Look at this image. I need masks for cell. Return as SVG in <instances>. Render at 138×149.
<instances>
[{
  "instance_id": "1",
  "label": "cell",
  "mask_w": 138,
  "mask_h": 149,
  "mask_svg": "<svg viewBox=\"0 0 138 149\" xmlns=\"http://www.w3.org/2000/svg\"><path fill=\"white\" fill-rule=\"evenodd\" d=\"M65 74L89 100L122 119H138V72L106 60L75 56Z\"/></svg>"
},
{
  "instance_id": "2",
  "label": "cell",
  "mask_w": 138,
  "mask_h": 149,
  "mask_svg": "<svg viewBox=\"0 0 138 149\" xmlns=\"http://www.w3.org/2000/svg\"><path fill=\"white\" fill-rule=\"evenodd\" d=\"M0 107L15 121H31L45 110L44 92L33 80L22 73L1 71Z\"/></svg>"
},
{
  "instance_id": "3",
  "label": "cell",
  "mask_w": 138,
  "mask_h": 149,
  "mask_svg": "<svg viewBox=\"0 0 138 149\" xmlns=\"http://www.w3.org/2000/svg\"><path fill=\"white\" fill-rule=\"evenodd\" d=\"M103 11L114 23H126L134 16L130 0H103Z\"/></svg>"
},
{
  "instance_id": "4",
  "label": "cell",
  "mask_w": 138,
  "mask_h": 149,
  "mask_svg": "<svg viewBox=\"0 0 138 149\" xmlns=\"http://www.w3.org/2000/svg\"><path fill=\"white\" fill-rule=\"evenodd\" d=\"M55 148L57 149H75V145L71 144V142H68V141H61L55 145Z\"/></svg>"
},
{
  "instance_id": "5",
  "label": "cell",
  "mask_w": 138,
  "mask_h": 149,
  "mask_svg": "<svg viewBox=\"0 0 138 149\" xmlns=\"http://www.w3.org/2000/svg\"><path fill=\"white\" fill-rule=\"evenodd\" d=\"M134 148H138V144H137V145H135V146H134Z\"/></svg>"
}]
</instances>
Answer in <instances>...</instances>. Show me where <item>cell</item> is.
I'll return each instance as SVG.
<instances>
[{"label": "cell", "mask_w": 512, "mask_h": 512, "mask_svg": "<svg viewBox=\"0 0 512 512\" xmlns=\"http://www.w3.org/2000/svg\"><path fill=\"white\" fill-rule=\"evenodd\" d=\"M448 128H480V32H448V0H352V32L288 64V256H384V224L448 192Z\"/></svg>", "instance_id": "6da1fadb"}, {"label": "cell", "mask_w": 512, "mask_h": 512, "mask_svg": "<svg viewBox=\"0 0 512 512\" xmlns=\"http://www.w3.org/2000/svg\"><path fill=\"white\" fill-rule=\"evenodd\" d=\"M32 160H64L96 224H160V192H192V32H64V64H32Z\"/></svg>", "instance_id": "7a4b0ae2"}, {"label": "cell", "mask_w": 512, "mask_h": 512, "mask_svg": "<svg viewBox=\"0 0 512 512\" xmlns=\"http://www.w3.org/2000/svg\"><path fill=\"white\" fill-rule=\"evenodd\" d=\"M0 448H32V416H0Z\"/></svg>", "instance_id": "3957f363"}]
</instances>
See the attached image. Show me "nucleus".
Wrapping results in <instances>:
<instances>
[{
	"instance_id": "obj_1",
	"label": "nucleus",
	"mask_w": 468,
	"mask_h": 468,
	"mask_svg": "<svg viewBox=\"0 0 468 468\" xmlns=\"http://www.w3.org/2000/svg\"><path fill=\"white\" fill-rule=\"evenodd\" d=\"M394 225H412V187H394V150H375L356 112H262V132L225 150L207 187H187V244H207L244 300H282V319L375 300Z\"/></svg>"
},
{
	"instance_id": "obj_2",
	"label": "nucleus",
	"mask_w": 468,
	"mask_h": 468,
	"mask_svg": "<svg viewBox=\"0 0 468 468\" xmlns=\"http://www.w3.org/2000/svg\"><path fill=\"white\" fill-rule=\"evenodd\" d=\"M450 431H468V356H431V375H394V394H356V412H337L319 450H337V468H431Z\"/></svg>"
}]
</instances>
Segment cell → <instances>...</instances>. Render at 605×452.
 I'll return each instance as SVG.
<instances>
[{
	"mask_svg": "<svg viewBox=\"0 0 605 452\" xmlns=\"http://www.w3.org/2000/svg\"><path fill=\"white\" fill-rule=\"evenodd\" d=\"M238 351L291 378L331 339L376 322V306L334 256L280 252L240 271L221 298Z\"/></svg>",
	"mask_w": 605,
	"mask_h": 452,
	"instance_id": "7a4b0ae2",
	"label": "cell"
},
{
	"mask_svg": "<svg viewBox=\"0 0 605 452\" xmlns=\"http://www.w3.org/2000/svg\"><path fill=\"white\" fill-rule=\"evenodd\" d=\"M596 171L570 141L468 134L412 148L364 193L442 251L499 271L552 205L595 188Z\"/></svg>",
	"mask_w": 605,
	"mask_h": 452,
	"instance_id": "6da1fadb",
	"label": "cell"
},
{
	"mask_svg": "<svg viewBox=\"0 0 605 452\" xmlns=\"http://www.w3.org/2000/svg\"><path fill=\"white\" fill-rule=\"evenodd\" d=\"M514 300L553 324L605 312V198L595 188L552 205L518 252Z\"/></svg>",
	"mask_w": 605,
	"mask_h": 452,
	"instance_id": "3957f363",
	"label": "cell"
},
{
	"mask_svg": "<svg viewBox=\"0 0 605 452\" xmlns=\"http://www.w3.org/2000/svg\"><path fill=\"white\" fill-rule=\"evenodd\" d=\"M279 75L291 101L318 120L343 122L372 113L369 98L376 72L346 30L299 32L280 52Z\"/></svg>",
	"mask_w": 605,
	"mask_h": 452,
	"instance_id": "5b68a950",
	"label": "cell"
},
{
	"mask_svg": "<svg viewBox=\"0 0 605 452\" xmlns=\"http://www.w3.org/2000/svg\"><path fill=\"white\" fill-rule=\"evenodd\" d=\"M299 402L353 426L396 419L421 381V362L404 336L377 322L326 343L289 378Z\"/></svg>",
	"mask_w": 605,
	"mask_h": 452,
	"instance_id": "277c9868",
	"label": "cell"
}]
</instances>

■ ■ ■ ■ ■ ■ ■

## THE PROBLEM
Locate every line in the entries above that contains the string "Render", and copy each such line in full.

## EXERCISE RESPONSE
Look at this image. I need masks for cell. Return as SVG in <instances>. Render at 138×149.
Segment cell → <instances>...</instances>. Render at 605×452.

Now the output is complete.